I wake up, note it's time for chicken care, look out and confirm that it is cloudy and damp. Just as expected. And now I have to push myself a little to get up and outside. It's not especially warm and so it's still a production to get going. I had glanced at Ocean from a year back and noted that we had been eating breakfast fairly regularly on the porch on these dates. Not this year.
Okay, I'm up. Hey Ed, I'm up.
Mmm. He rolls over and continues to sleep.
It's been a while since we've seen or talked to the chicken owners (remember, we're only foster chicken caretakers). It seems that they're happy to drop out of the picture. That's okay: there's not much that they can do for the birds if the birds are here. I know that now.
It's Friday and for us that means that after breakfast...

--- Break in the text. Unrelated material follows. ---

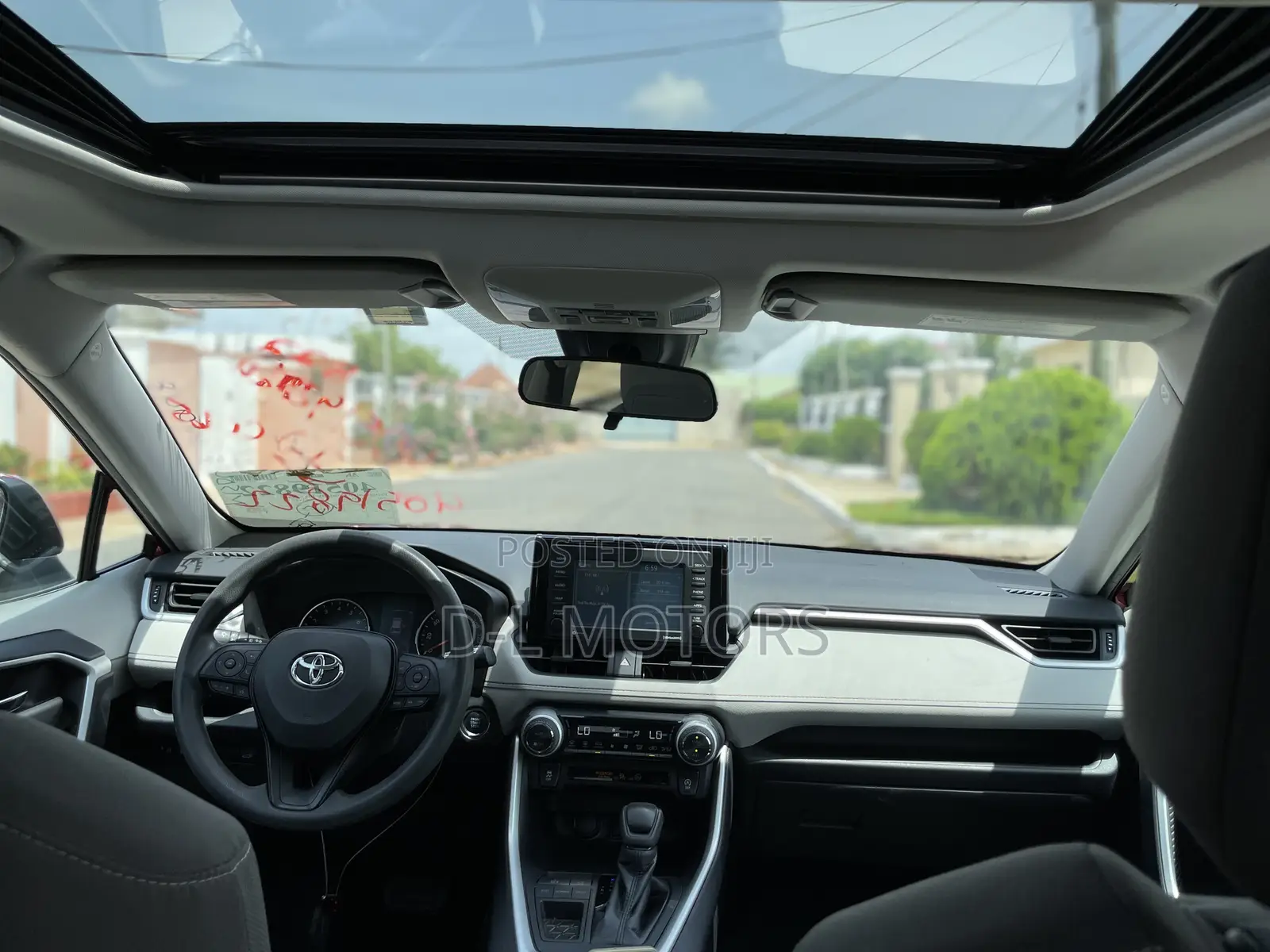 Toyota RAV4 XLE 2021 Red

.... Ed hurries off to his meetings and I hurry off to do weekly grocery shopping.
I prolong the expedition somewhat by stopping off at the eye glass store. I need new glasses. Mine are too old, too square, too loose, too incompatible with my current vision. I stare at the prices of frames and I tell the salesclerk that I could buy two huge TVs for that kind of money and there's a lot more technology that goes into TVs than into frames. She mumbles something about the frames being handmade. Is it more important to have your glass frames be made without use of technology? The glasses will have to wait.

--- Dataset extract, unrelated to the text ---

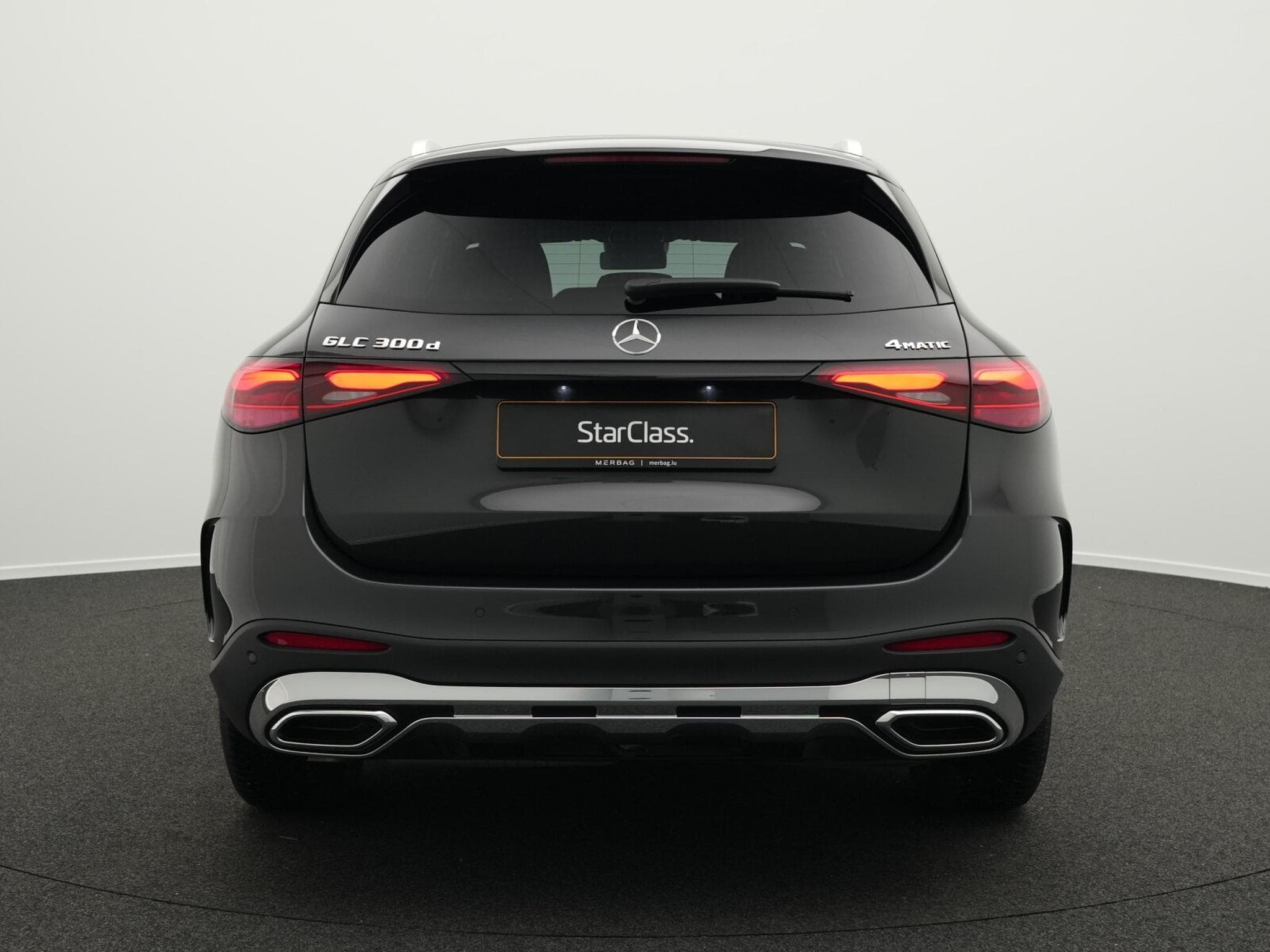 Mercedes GLC 300 d 4M AMG-Line LED+Kamera+AHK+Memo (2025) - Photo 4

Back at the farmette, I sit down to do some writing. I look up every now and then to take note of where the chickens are. I no longer panic when I don't see them. They're always somewhere. Okay, let me do a more thorough check now. I go outside.
Nothing.
I call out -- cheepers!
Silence.
I think -- it is impossible for all four to disappear in unison! I call louder. They come running. All the way from where the long driveway meets the road. (Where the robins hang out now, to keep out of the path of chickens!)
Oh for God's sake! Must you wander into the dangerous world out there? They look earnest, but disinterested in my lecture.

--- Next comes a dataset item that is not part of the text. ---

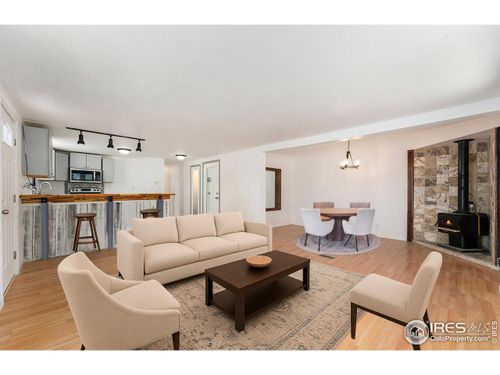 2000 Moselle St, Denver, CO, 80260-6706 | Card Image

I think about our life before chickens. Easier, that's for sure. Still, easier doesn't necessarily mean better. Though when I spot our resident groundhog (I call her Martha) moving bits of styrofoam to the wood pile, I scurry inside to read up on the danger she may pose to the flock. I do not need yet another predator to worry about. (Word has it that a groundhog will turn mean only if threatened or if it wants to protect its babes. Otherwise, they're into vegetables. And styrofoam. Again I give the chickens a lecture, this time about getting too close to the woodpile where the groundhog family resides. Again the chicks appear to be disinterested in my guidance and instruction.)
When Ed comes home, we attack the second of the two awful projects I have scheduled for us this spring: the cleaning of the barn (perhaps you remember -- the other awful project is the mowing of our prairie grasses).
The chicken follow us, curiously, cautiously.
No. They don't like it in there. They quickly exit. They stay near us, but outside.
I don't blame them. It's awful inside the old structure. Decades of bird, bat, mouse droppings. Spare boards, wire netting, plastic sheets, hay, insulation planks. Organizing all this is dirty work.
We get to it. Much of the clutter there has to be discarded. It'll take weeks of trash collection to cycle the stuff out. The rest needs a bit of tidying and organization. We're not compulsive: it doesn't have to be great, just good enough. And by the end of the day, I deem it to be just that. At the very least, it looks a hell of a lot better than it did when we first began.
In the meantime, the chickens find their favorite spot in the compost dirt.
We'll be moving them close to this space soon. Maybe that'll keep them focused away from the road, away my flower beds. Maybe.
Evening. Another brief rain shower. Again a cooler wind. But tomorrow -- they say we'll see some sunshine. Oh, I cannot wait for that!